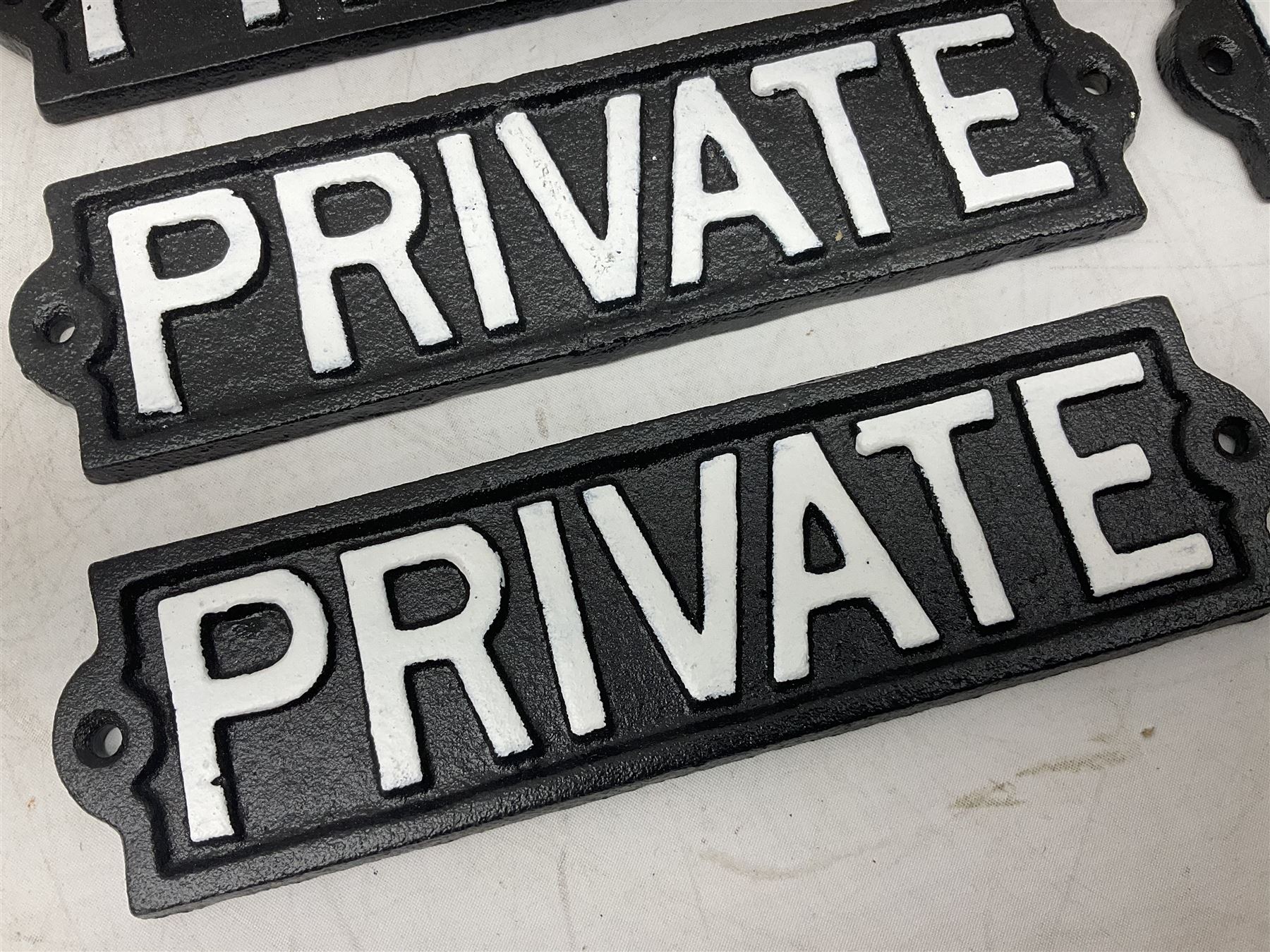 Six cast iron private signs, L21.5cm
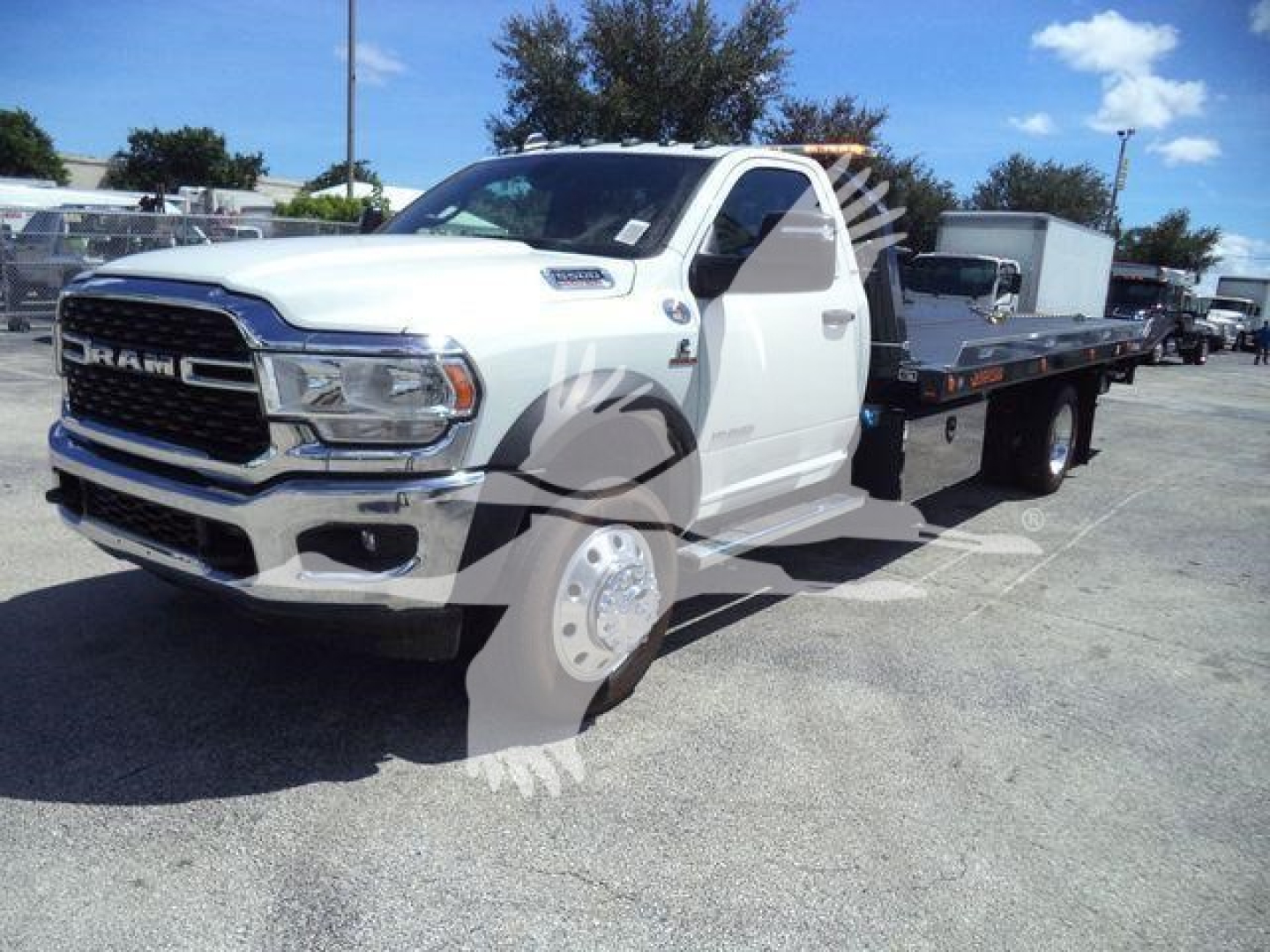 Ram 5500 Rollback truck in white with flatbed, front grille and headlights visible.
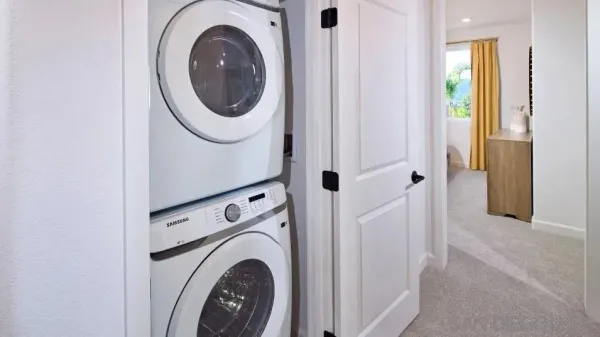 a view of a hallway with washer and dryer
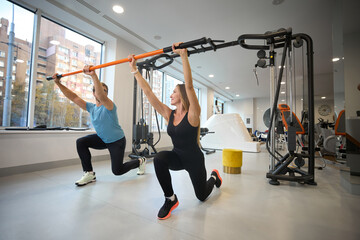 Fototapeta premium Middle-aged woman and man are doing warm-up with special stick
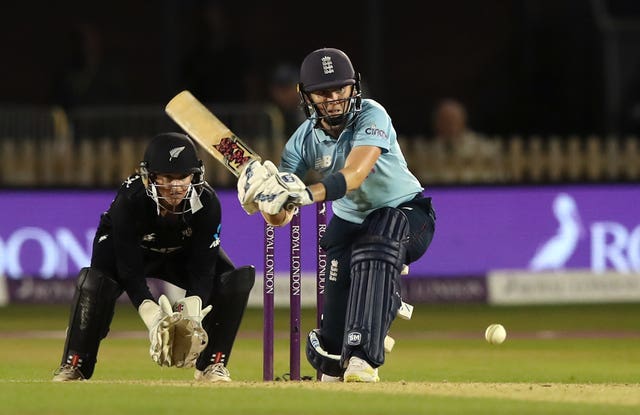 Heather Knight, right, sweeps against New Zealand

━━━━━━━━━━

== Exercise ==
Copy every one of the records above word for word, keeping only their text and leaving out the pictures.

== Response ==
 Six cast iron private signs, L21.5cm
 Ram 5500 Rollback truck in white with flatbed, front grille and headlights visible.
 a view of a hallway with washer and dryer
 Fototapeta premium Middle-aged woman and man are doing warm-up with special stick
 Heather Knight, right, sweeps against New Zealand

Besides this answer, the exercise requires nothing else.